▶ _YOUR GOAL_
Search the entries for lines with the string "gemsbok" and say how many there are, giving only the number.

Stored data:
================================

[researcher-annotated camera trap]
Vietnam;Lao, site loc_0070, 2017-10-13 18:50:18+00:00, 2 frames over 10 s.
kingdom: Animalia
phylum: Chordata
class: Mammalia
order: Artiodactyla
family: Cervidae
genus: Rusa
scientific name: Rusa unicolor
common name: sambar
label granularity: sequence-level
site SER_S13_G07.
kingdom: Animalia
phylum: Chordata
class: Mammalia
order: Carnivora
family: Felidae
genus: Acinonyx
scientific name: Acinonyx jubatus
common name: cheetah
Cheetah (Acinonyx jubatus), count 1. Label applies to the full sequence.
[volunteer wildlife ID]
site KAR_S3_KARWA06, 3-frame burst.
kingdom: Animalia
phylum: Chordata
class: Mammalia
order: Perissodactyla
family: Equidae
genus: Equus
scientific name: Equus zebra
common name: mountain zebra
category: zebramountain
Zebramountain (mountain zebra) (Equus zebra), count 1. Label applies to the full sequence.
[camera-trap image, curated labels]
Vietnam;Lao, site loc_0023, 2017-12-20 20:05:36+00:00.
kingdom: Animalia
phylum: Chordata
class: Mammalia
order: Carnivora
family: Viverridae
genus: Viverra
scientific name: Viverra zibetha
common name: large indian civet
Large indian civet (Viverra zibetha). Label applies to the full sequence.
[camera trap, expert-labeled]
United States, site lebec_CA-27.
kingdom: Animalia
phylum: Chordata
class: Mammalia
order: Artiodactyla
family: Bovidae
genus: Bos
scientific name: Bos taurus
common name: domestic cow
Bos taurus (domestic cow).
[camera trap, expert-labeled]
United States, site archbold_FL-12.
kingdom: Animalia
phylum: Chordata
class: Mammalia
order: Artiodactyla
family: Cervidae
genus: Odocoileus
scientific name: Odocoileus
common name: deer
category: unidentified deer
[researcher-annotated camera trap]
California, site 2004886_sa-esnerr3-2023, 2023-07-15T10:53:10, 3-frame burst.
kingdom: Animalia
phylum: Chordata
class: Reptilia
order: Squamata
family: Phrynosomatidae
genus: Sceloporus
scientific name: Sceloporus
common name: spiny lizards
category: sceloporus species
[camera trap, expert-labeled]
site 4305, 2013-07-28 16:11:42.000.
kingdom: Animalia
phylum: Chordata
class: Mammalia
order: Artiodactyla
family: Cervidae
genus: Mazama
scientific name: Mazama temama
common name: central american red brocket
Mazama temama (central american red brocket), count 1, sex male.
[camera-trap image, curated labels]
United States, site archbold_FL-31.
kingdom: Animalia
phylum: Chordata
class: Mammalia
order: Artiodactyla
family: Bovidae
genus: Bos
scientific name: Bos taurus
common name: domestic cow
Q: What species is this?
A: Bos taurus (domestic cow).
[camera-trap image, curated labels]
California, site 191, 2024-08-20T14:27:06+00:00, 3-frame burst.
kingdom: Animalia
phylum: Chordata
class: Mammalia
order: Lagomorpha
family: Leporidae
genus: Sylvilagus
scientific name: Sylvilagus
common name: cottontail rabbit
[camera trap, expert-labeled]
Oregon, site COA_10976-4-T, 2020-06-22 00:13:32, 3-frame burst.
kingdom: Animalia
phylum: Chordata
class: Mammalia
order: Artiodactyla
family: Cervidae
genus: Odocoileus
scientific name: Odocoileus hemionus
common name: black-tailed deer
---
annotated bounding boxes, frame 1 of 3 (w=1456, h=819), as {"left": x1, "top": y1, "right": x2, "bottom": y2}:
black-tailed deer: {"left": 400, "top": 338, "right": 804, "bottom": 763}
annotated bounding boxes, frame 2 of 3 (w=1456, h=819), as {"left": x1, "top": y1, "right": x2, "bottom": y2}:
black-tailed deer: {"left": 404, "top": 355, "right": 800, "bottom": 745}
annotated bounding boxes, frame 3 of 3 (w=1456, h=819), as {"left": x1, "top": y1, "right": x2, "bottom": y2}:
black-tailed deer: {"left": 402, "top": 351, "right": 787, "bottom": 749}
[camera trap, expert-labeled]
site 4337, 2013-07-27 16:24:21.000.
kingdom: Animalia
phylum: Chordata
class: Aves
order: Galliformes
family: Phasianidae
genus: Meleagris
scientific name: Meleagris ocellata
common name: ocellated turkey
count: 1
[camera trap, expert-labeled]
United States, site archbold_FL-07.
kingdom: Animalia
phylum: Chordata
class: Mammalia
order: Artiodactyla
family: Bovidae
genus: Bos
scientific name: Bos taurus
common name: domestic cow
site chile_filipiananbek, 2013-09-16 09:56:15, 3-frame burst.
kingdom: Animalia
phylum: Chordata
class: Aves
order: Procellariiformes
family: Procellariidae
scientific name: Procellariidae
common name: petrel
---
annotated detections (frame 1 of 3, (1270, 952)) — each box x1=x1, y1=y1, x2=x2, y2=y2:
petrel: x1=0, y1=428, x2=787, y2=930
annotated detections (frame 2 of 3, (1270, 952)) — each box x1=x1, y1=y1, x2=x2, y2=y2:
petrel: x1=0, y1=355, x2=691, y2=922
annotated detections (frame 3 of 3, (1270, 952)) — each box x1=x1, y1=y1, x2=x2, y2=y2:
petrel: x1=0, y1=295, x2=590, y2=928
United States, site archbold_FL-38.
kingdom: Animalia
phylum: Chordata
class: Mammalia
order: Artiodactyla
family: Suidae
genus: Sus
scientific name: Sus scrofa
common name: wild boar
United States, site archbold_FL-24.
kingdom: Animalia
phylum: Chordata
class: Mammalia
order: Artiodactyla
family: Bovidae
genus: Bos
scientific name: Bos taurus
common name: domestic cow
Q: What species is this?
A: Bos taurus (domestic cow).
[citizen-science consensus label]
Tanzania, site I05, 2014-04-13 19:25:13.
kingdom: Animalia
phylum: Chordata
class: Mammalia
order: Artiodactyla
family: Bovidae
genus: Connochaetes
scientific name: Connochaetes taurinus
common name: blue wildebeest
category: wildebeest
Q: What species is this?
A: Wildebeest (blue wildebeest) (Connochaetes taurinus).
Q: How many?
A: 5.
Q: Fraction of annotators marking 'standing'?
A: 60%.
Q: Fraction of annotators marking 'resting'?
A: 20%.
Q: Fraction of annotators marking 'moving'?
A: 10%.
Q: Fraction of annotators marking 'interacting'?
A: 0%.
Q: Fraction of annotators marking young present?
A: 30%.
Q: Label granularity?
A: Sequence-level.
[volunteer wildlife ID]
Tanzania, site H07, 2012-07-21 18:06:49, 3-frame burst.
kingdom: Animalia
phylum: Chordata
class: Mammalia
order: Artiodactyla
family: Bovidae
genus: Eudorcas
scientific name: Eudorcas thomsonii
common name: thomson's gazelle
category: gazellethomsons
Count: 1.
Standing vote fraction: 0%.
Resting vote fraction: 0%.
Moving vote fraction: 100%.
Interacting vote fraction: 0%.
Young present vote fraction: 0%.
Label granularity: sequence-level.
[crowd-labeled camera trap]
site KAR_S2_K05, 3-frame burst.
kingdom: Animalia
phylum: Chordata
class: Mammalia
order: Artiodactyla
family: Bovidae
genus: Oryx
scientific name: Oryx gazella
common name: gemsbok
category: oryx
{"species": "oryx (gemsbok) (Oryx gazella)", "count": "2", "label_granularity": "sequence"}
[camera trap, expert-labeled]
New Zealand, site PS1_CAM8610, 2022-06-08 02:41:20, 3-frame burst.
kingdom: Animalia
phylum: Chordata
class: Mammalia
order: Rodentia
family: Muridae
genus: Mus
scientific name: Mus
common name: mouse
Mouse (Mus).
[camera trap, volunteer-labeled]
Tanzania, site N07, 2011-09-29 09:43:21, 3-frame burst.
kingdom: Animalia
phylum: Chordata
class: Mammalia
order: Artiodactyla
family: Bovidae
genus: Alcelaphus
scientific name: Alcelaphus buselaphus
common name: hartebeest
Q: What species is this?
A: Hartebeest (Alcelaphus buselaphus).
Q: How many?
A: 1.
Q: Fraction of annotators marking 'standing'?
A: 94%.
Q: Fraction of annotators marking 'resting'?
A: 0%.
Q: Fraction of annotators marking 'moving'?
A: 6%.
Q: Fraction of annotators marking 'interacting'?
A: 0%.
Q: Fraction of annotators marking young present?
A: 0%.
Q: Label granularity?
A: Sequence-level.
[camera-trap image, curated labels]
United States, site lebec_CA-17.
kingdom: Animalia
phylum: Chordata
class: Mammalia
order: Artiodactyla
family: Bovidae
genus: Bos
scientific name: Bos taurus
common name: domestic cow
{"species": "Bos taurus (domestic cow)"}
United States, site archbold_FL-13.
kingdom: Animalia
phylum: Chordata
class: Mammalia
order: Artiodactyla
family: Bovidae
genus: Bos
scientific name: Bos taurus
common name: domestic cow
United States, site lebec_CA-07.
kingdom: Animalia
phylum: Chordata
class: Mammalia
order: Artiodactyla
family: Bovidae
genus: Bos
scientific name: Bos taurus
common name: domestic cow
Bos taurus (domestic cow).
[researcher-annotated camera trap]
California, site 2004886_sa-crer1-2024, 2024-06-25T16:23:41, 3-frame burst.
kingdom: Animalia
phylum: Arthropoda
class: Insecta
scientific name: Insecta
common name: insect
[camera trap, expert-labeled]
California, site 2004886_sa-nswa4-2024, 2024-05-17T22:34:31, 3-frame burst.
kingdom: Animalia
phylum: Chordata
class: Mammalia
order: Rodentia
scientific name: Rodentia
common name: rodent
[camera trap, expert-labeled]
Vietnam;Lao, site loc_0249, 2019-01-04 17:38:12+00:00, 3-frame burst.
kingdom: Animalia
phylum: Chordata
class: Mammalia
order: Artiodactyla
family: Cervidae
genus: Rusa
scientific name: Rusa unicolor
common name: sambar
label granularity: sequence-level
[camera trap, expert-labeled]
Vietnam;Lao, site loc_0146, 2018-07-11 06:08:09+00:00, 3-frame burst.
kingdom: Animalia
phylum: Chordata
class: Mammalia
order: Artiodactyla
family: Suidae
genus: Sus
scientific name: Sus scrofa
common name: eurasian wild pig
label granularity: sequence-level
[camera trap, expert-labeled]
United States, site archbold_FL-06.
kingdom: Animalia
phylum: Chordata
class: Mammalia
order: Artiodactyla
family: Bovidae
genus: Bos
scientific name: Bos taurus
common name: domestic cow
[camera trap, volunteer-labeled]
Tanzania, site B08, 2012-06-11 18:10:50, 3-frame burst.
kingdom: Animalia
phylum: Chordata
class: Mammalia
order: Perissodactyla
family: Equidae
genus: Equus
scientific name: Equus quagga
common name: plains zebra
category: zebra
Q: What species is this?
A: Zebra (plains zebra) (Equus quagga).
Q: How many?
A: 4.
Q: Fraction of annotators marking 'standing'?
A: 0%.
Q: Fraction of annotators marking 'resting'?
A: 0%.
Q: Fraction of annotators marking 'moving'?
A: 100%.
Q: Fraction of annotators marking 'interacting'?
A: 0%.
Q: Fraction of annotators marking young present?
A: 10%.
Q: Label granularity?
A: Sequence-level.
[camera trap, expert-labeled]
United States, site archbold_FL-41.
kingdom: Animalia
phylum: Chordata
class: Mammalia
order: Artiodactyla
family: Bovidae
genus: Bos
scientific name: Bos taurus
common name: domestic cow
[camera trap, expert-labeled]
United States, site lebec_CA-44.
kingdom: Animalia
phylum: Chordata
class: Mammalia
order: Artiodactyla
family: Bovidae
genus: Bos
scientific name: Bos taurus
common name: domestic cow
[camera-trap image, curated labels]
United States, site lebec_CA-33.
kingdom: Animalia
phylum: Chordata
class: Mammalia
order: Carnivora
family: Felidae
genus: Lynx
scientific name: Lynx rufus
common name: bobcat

================================

▶ _EXPECTED ANSWER_
2